EXERCISE DETAILS: Retype the records from the line containing "At what distance" up to and including the final line, with each character kept the same.

* BEGIN EXERCISE INPUTS *

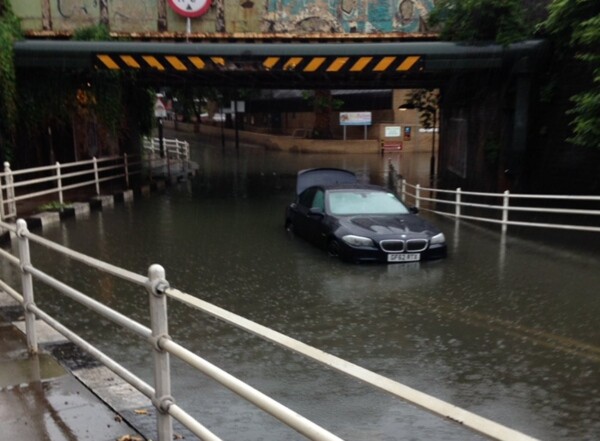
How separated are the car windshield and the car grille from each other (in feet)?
4.64

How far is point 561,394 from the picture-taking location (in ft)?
17.4

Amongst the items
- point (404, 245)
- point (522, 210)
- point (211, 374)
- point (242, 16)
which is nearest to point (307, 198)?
point (404, 245)

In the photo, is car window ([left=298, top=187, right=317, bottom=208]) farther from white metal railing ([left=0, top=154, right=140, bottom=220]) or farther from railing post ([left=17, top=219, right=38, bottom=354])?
railing post ([left=17, top=219, right=38, bottom=354])

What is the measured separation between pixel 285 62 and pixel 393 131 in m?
32.4

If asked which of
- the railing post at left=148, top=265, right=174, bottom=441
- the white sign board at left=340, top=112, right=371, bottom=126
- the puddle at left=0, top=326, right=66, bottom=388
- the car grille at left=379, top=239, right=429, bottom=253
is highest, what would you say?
the white sign board at left=340, top=112, right=371, bottom=126

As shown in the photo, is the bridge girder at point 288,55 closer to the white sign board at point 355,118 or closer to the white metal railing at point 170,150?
the white metal railing at point 170,150

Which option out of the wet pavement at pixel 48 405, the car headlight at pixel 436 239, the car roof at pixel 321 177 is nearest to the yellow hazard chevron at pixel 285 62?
the car roof at pixel 321 177

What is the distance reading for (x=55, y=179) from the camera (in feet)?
59.0

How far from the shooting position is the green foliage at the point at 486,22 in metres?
14.7

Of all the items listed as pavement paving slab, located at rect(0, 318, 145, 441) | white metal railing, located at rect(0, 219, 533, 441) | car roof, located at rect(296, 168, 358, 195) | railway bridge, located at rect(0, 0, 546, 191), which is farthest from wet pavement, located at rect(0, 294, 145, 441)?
car roof, located at rect(296, 168, 358, 195)

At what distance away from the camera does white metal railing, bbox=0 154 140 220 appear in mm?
14430

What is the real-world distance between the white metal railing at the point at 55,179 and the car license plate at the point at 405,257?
8.25 meters

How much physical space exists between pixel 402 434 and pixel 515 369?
1.88 metres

* END EXERCISE INPUTS *

RESULT FOR THIS EXERCISE:
At what distance away from the camera does white metal railing, bbox=0 154 140 220 appear in mm?
14430

What is the real-world distance between the white metal railing at the point at 55,179 and the car license plate at the point at 405,257?
8.25 meters

How much physical space exists between pixel 402 434 and pixel 515 369?
1.88 metres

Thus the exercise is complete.